До Пиаже все были уверены, что слово изначально несет социальную функцию, что оно появляется для коммуникации. Многие и до сих пор продолжают это утверждать.
Далее Пиаже вводит понятие, противоречивое в себе, оксюморон: «коллективный монолог», в котором сообщается «псевдоинформация». Отличие от простого монолога заключается в том, что ребенок хочет обратить на себя внимание, часто произносит слово «Я». «Но по своему содержанию они являются точным эквивалентом монолога: ребенок лишь думает вслух о своем действии и вовсе не желает ничего никому сообщать» (там же. С. 23, 24).

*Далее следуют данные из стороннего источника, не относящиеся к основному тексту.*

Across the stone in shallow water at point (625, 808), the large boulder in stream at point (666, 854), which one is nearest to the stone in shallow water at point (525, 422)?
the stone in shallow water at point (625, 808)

«…В кафе у кафедрального собора три чудака ведут три разговора» (Мандельштам или Кузмин, не помню). Но то ведь чудаки, а не дети. Для детей это, оказывается, не чудачество, а норма.
Возможно, коллективные представления первобытных людей формировались тоже в ходе коллективного монолога? В экстатических танцах, длящихся сутками, до изнеможения, все что-то выкрикивают…
Еще одна особенность детской речи и поведения – эхолалия.